As universities across the country careen more and more to the left – amid attacks not only on conservative and moderate students and faculty but also on liberals targeted for not being radical enough – mandatory instruction in far-left views on race, gender, and sexuality is on the rise. Students and faculty are told what they must think and say while submitting to “trainings” that require them to confess to, or otherwise accept guilt for, the taint of whiteness, or to defer to nonwhite and LGBTQ students or both.

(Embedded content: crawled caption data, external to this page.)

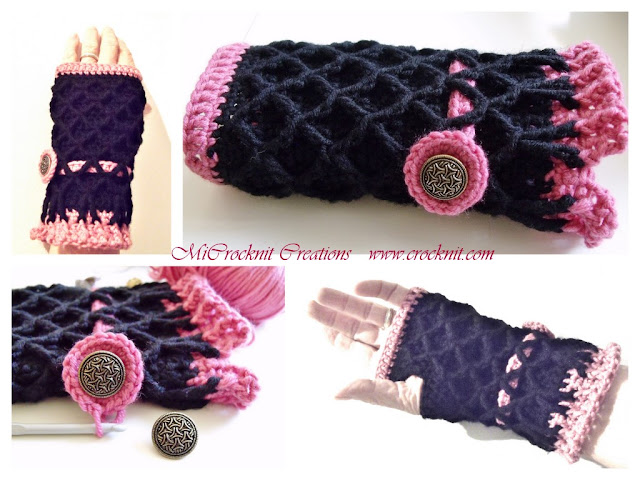 how to crochet, crochet patterns, fingerless mittens, crochet for women,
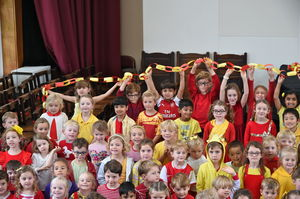 Pre-Prep pupils with chain on Whole College Charity Day
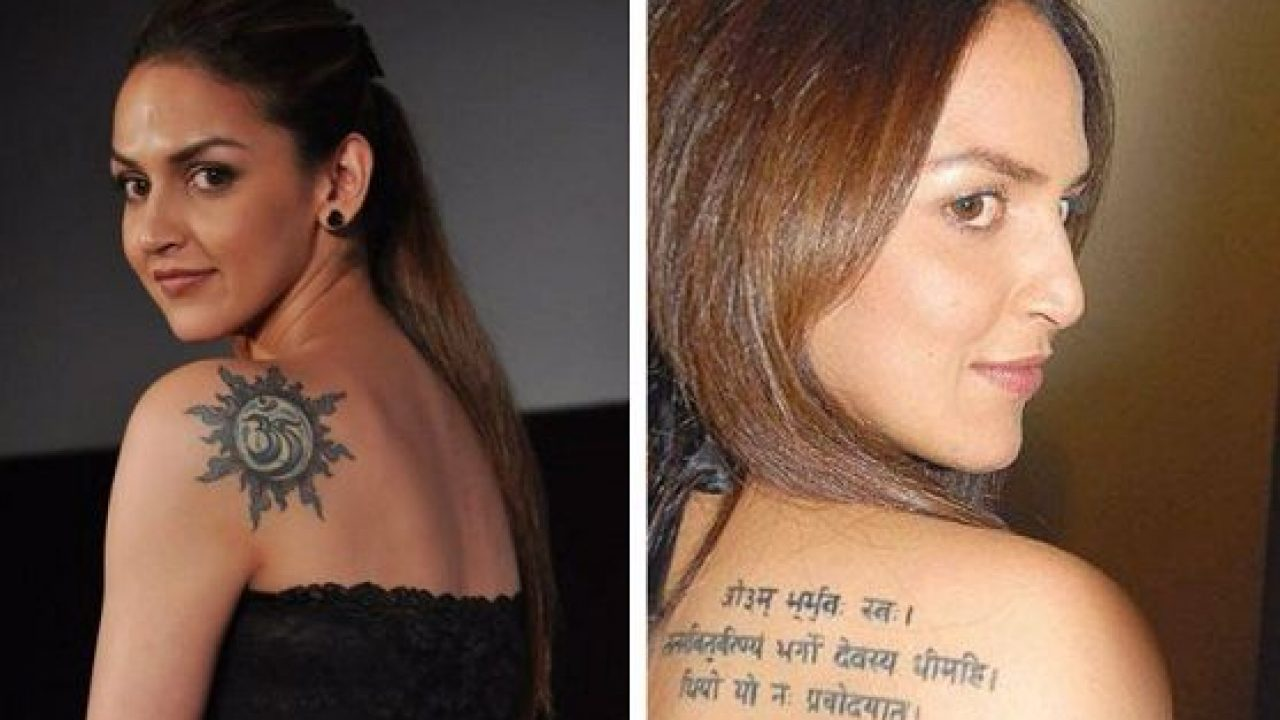 25 Amazing Sanskrit Tattoo Designs With Meanings Body Art Guru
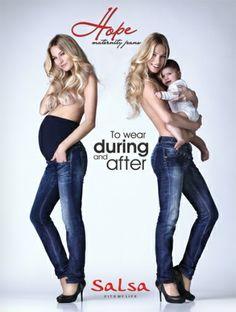 Maternity clothes on Pinterest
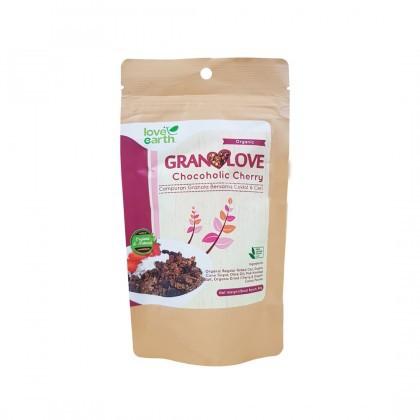Love Earth Chocoholic Cherry Granolove Granolove 巧克力粒樱桃格兰诺拉 80公克 (盒装)
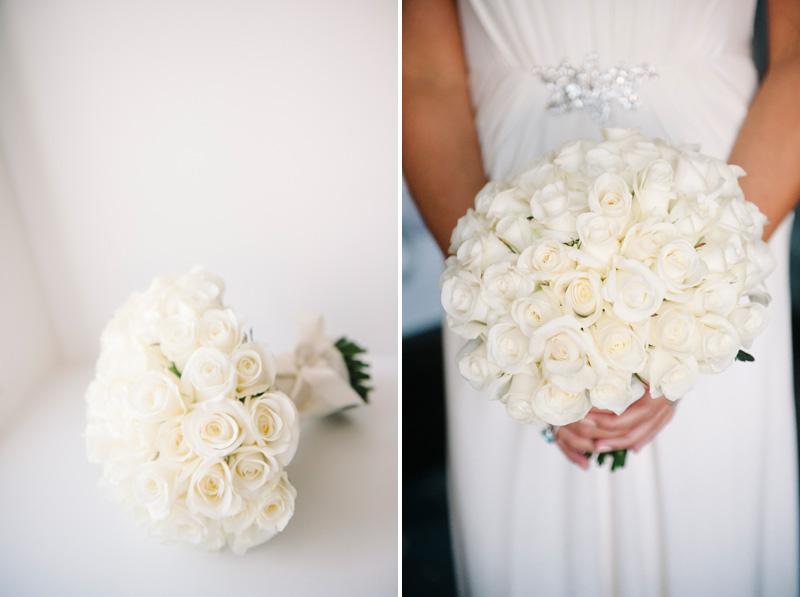 The Corinthia hotel wedding photography0011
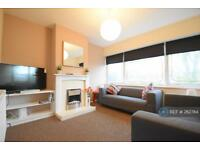 1 bedroom in Avenue Road, Wolverhampton, WV3
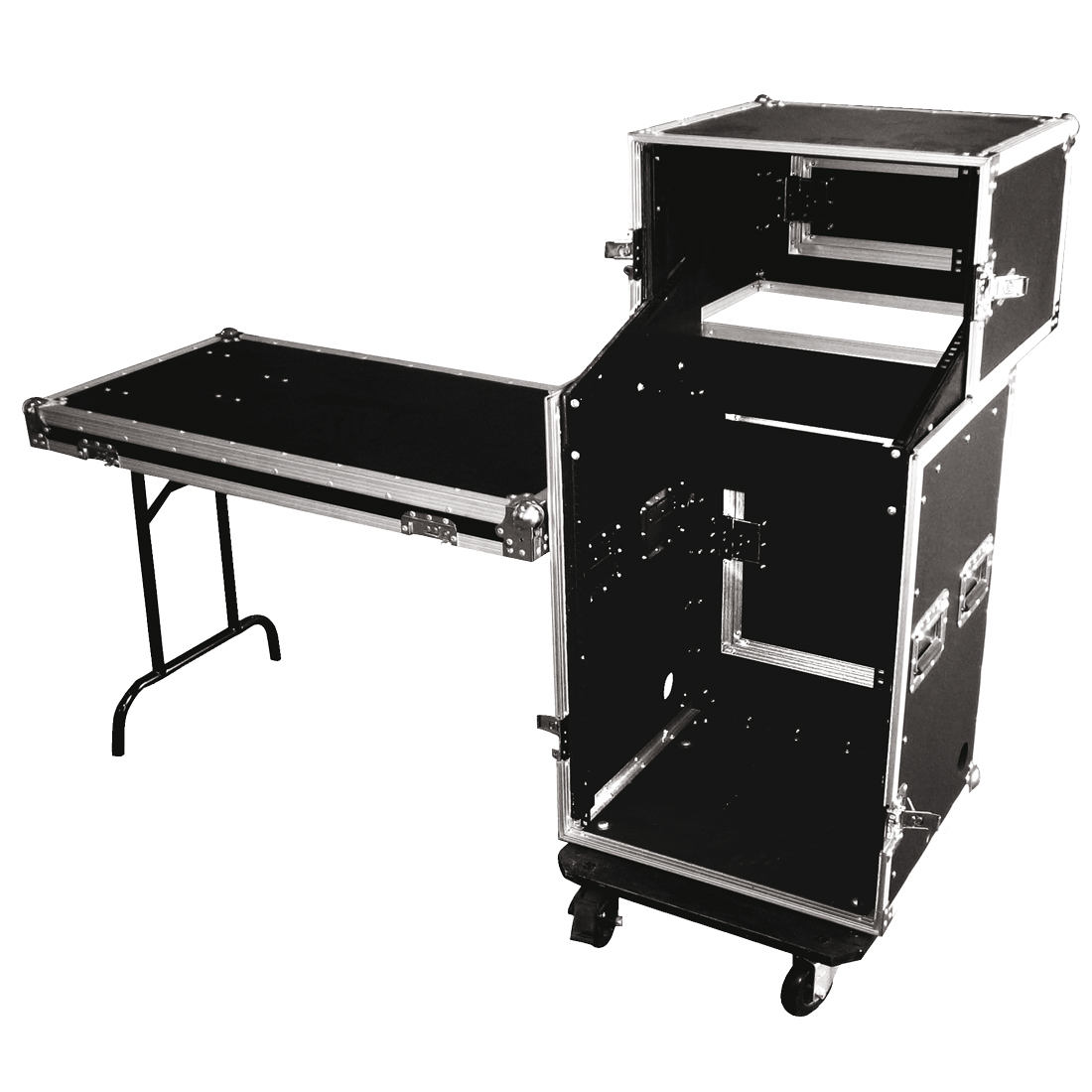 ACF-SW/DJ FLEX CASE (table included)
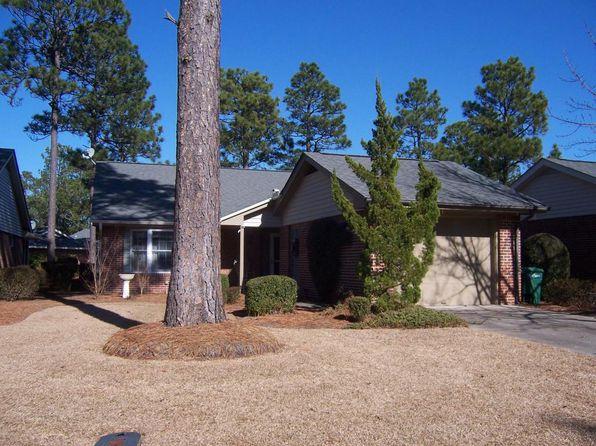2 bed 2 bath Single Family at 115 Pinehurst Trace Dr Pinehurst, NC, 28374 is for sale at 180k - 1 of 14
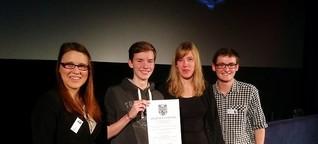 Jury: Uelzener FilmTage 2014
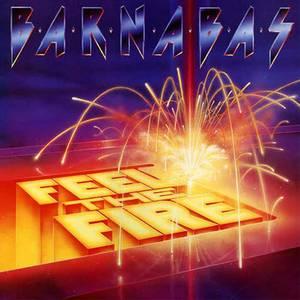 Bilde av BARNABAS: Feel The Fire (re-release)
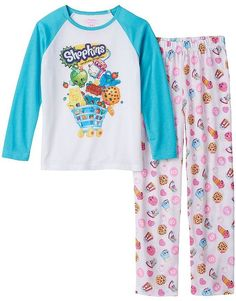 Shopkins Girls Pajamas Long Sleeve Lightweight Sleepwear Small Size Shopkins girls pajamas are soft, cuddly, and feature Shopkins graphics throughout! Shopkins Girls, Shopkins Outfit, Shopkins Clothes, Kids Outfits, Cute Outfits, Thing 1, Girl Sleeves, Kids Fashion, Toys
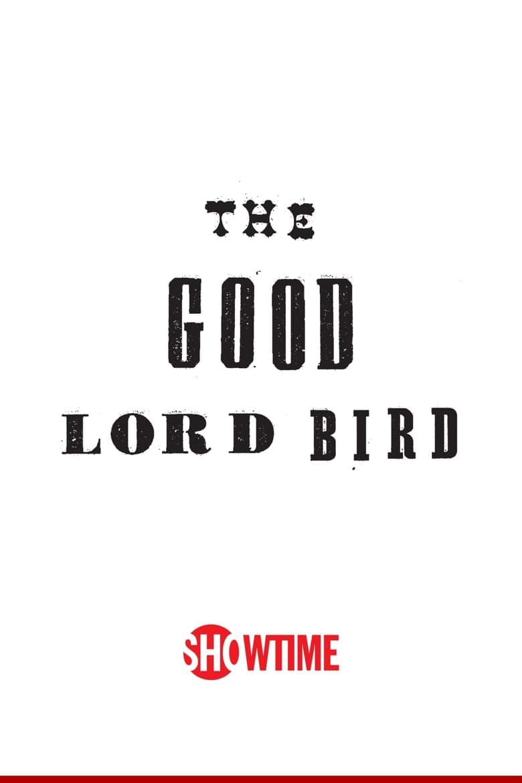 The Good Lord Bird (1970)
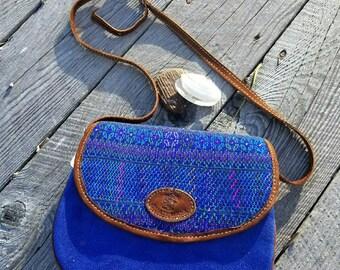 Classic Saddle Bag GBP9/Bag/Purse/Gift/Saddle Bag/Embroidery/Handmade Purse/Blue Purse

Keiderling’s case matters because – at a time when critical race theory and anti-racism training are routinely described in the media as benign ways to encourage meaningful conversations – his experience opens a window into the often coercive and radical nature of those efforts. His willingness to push back against being told what he must think and to hint at a possible lawsuit to protect his right to think for himself may presage something like the broad pushback that has taken place in the courts against unfair procedures in campus sexual assault cases, suggested George.

Keiderling, who hails from the New Paltz, N.Y., area, said he entered PTS in August 2019, at the age of 24, hoping to learn the variety of opinions on the big questions about the New Testament, including nondenominational, outside-the-box perspectives.

He enjoyed most of his first year at PTS and his roughly 360 fellow graduate students and other friends in Princeton. But that year was a turbulent time, as the seminary was in the midst of an intensive, multi-year analysis of its ties to slavery, its “ongoing legacy of racism” since its founding in 1812, and its need for “confession and repentance.” And in Keiderling’s second year – after police killings of George Floyd and others had rocked the school along with the rest of the country – the seminary became focused on race, gender, and causes including “social justice” and “a serious overhaul in the nation’s approach to policing.” Beginning in August 2020, he said, he and his classmates were required to submit to direction by PTS in how they must think and speak about matters of race, gender and sexuality.